ITALIA | L’ esperienza di due attivisti italiani della Global Sumud Flotilla illegalmente bloccati e detenuti dalla Marina israeliana a poche miglia dalle coste greche

Mercoledì 6 maggio, a Padova, si è tenuta la conferenza stampa curata da Globalproject nella quale Anna Ghedina e Luca Cuzzato, attivisti della Global Sumud Flotilla, hanno testimoniato le modalità dell’arrembaggio delle navi militari israeliane ai danni delle imbarcazioni civili della flotta in acque internazionali, a poche miglia dalle coste dell’isola greca di Creta.

“Questo evento ci riguarda, e anche per questo abbiamo organizzato la conferenza, perché sposta il problema sempre più verso di noi. Non solo geograficamente, lo sposta anche politicamente, perché quello che è successo a poche miglia dal confine greco dimostra come questo problema sia anche europeo” dichiara Antonio Pio Lancellotti, direttore di Globalproject.

La testimonianza dei due attivisti conferma quello che il diritto internazionale stabilisce: l’intervento militare in acque internazionali ai danni di imbarcazioni civili (in missioni umanitarie, in aggiunta) è una violazione manifesta della legislazione internazionale (UNCLOS e Diritto Internazionale Umanitario).

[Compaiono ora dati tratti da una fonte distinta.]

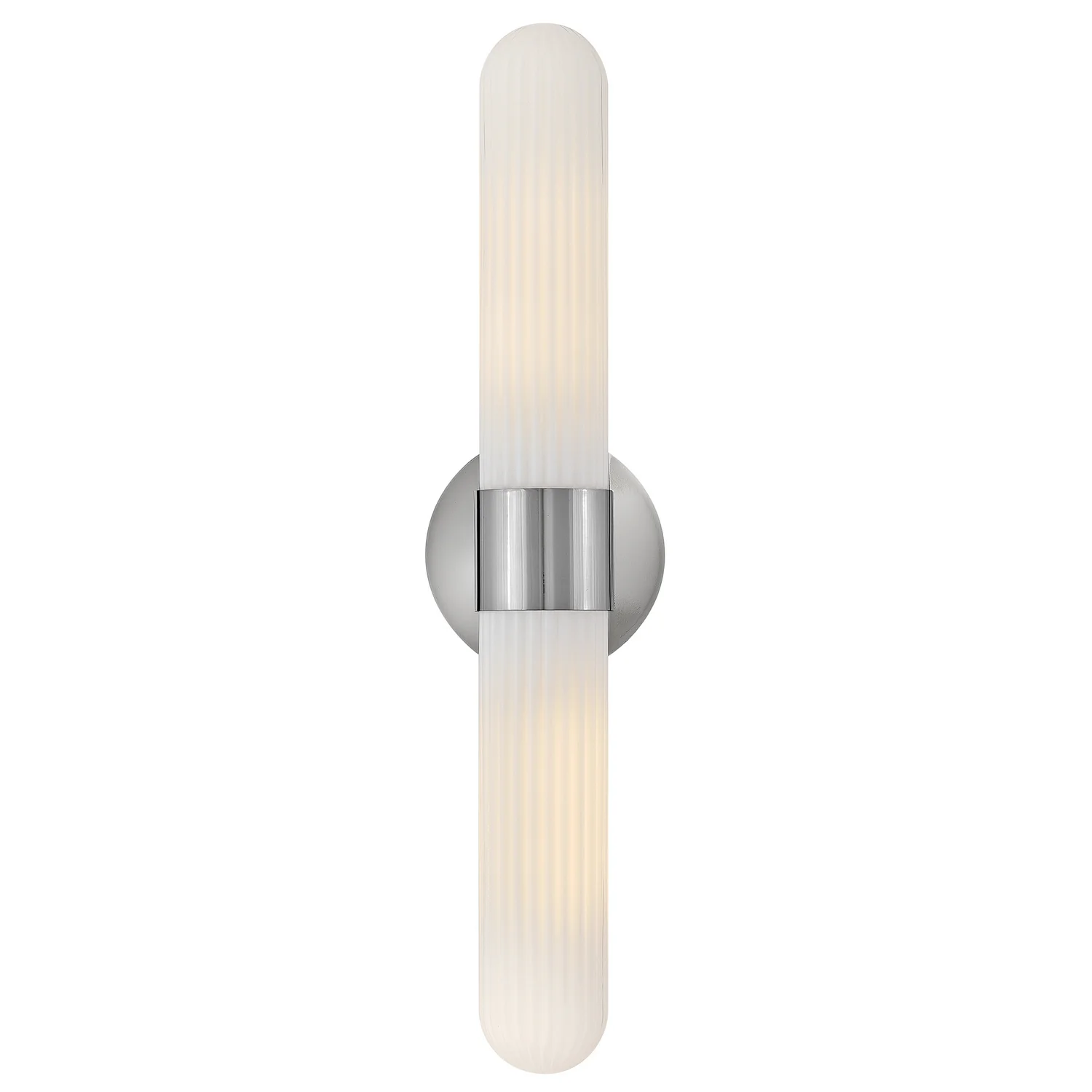 Nina Wall Sconce - Image 3
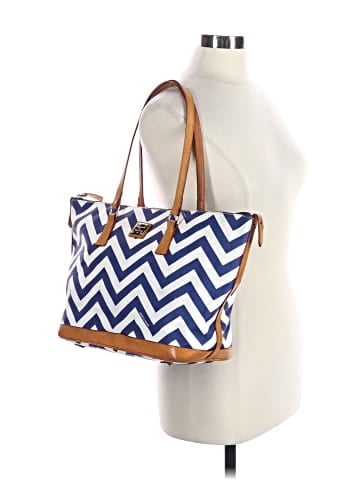 Dooney & Bourke Tote (view 2)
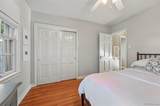 805 Foote Avenue - Photo 21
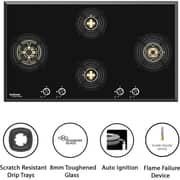 Hindware Built In Hob Valeria 4B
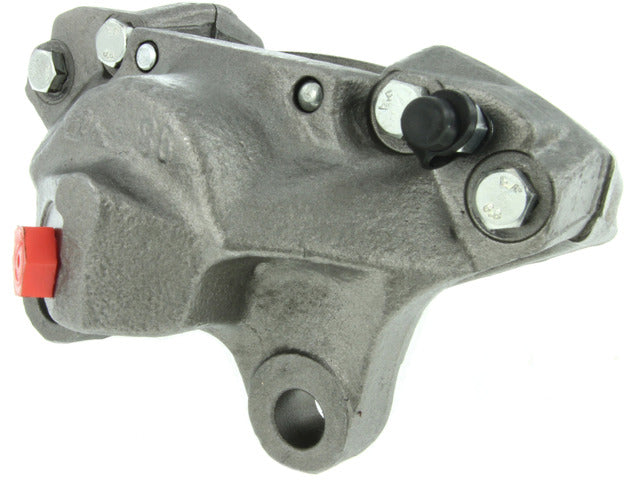 Centric Parts Disc Brake Caliper P/N:141.35502 Fits: Mercedes-benz 220, Mercedes-benz 220d, Mercedes-benz 230, Mercedes-benz 230s, Mercedes-benz 230sl, Mercedes-benz 240d, Mercedes-benz 250, Mercedes-benz 250c, Mercedes-benz 280 - Image 5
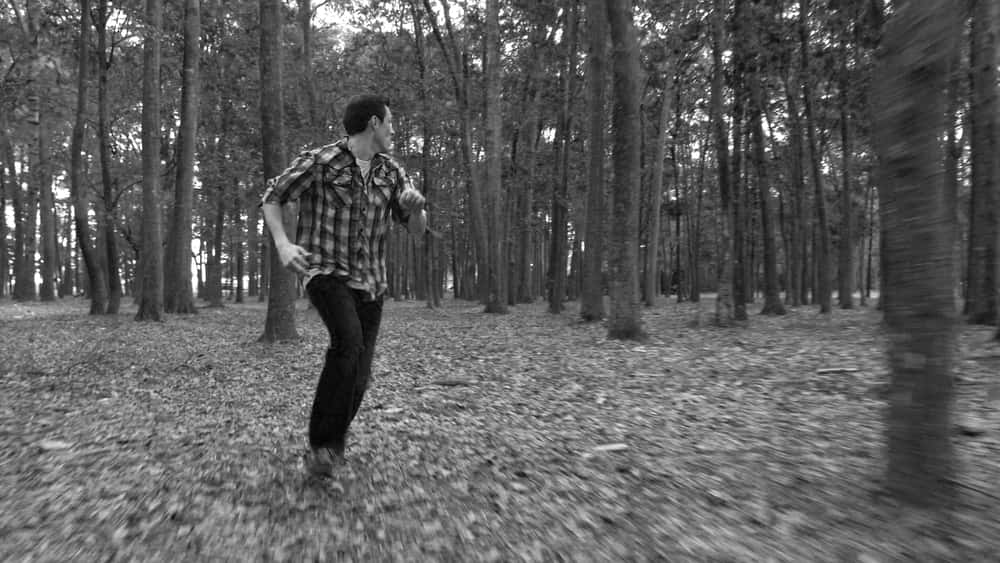 Near-Death Experiences Facts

L’intervento militare israeliano contro le imbarcazioni civili

Nella notte del 29 aprile, Israele ha perpetrato l’intercettazione illegale di 22 navi appartenenti alla Global Sumud Flotilla in acque internazionali, a meno di 80 miglia nautiche a ovest dell’isola greca di Creta. La Marina israeliana ha arrestato 175 partecipanti civili e li ha trasferiti sulla nave militare NAHSHON, dove sono stati sottoposti a violenza fisica e verbale, secondo quanto riportato dagli attivisti che mostrano evidenti segni di violenza.

Saif Abukeshek, un cittadino spagnolo e svedese con origine palestinese, e Thiago Ávila, un cittadino brasiliano, non sono stati autorizzati a sbarcare quando la nave ha raggiunto il porto di Ierapetra nel sud di Creta, nonostante si trovasse nelle acque territoriali greche. Malgrado gli interventi legali urgenti in più giurisdizioni volte a impedire il trasferimento illegale dei due civili verso Israele, le autorità greche non hanno agito.

Mediterraneo: zona d’ombra fuori da ogni legge

Questo conferma come le autorità europee sono sempre più coinvolte in atti illegali e come la legittimazione di questi ai confini dell’Unione Europea, considerabili crimini di guerra, pone seri rischi all’incolumità e alla sicurezza dei cittadini europei e non solo. Atti certo condannati a parole, come la dichiarazione dei vertici politici di diversi paesi, tra cui l’Italia e la Germania, ma nei fatti sostenuti attraverso una rete di complicità che ha trasformato il Mediterraneo in una zona d’ombra fuori da ogni legge. Inoltre, confermato è il progressivo collasso della sovranità e coerenza dell’UE, inabile di garantire la protezione dei propri cittadini e di essere ponte, vettore di pace e di dialogo.

Prossime iniziative di opposizione all’economia del genocidio

Al termine della conferenza stampa sono state ricordate alcune date chiave per proseguire la mobilitazione a sostegno del popolo palestinese e per chiedere l’immediata liberazione di Thiago e Saif. È stata inoltre rilanciata la manifestazione prevista per venerdì 8 maggio a Venezia contro il padiglione israeliano della Biennale, tema poi approfondito da Luca Dall’Agnol di ADL Cobas. L’iniziativa è promossa da BiennaleCene e da ANGA (Art Not Genocide Alliance), una rete di artisti e lavoratori del settore culturale schierati contro il genocidio in corso in Palestina.

Il 15 maggio sono previsti cortei e mobilitazioni in tutto il Nord-Est, mentre il 16 maggio Roma e Milano ospiteranno grandi manifestazioni nazionali.